**EXCERPTED TEXT:**
[start]

The "good guys" fighting the "good fight" have show their true colors.

Adblock Plus is launching a new service that allows advertisers to sign up to replace the obnoxious ads that people are trying to block with less obnoxious ads:
  • Too big? These are smaller.
  • Too ugly? These are pretty.
  • Too intrusive? These aren't.
They plan on opening an Ad Marketplace where the blog and website owners can approve of which ads to show Adblock users.

Because Adblock thinks they know what's an acceptable ad in their user's minds.
The new marketplace opens in beta today. You get to keep 80% and they keep 20%.

The jokes write themselves.

Adblock is literally trying to start an advertising network, 100% against their supposed philosophy, by hurting first hurting their future customers and then strong-arming them for 20% of their revenue.

[end]

**ITEMS:**
[start]

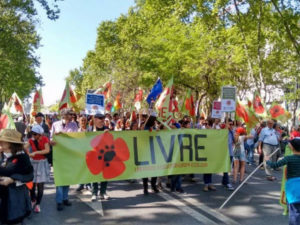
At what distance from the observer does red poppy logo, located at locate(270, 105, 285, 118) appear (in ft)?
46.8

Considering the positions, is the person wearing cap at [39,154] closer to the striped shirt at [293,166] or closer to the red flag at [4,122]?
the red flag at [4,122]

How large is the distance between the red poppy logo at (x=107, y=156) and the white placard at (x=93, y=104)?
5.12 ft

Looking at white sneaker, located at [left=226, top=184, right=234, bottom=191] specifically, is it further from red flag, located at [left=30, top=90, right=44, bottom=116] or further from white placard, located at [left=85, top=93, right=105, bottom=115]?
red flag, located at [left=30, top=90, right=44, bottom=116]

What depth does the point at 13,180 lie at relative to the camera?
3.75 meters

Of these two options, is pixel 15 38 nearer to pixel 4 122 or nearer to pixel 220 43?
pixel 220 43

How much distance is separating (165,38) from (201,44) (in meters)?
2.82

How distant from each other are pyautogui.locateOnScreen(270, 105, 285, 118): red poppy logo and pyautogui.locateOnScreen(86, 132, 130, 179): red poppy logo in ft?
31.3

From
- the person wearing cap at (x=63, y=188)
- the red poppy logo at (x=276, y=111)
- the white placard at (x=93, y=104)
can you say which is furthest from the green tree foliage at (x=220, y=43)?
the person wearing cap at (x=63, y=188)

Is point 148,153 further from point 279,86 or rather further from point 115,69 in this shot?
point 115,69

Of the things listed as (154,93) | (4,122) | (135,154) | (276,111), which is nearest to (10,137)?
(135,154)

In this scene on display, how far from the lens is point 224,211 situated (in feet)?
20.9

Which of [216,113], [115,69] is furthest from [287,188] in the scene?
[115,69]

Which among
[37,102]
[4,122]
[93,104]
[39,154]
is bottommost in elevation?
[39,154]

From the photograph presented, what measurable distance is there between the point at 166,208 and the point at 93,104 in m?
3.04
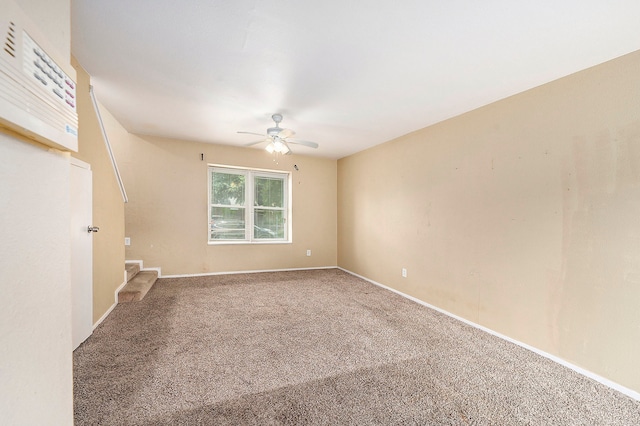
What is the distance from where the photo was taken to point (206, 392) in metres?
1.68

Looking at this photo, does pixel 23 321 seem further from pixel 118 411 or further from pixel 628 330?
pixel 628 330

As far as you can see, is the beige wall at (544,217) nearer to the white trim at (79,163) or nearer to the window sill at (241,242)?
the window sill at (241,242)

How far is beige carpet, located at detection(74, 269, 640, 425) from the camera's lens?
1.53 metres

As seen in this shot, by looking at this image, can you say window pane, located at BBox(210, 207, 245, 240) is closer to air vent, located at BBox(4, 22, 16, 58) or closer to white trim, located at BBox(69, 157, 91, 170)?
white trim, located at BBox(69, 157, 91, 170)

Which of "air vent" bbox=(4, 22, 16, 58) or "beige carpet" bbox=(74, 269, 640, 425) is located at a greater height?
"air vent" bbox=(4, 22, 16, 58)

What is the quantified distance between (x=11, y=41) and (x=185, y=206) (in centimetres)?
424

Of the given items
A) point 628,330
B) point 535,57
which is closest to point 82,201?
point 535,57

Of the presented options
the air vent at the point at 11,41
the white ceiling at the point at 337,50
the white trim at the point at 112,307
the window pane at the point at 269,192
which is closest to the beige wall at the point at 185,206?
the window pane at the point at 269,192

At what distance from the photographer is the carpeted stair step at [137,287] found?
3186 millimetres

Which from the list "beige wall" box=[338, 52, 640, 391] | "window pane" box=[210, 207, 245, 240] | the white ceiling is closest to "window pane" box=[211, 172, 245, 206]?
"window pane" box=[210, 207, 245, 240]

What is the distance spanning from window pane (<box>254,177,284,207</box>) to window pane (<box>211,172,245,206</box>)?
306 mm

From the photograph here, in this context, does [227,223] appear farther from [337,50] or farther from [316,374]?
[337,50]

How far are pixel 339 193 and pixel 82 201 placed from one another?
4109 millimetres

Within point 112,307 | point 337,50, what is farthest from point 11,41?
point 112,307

[end]

**STATED PROBLEM A:**
Answer these questions using the Adblock Plus commentary above the rows:
(i) According to the commentary, who approves which ads are shown to Adblock users?
(ii) In what stage does the new marketplace open today?
(iii) What percentage does Adblock keep?
**STATED PROBLEM B:**
Extend the Adblock Plus commentary above the rows, picking up after its final sentence.

**EXERCISE ANSWER A:**
(i) Blog and website owners.
(ii) Beta.
(iii) 20%.

**EXERCISE ANSWER B:**
I hope there's a giant backlash within their userbase where they finally realize that they, in fact, are the product.

Led like lambs to the slaughter. Betrayed and being lied to right to their faces even as the butcher sharpens his blade. Not even worth being propagandized to, just bullshitted at. Congrats to all the idiot publishers who helped make this a reality, and to any of them that sign up for this service, which they will.
 
Here's their website where they explain what acceptable ads are:


Here's some of the nonsense they're pushing...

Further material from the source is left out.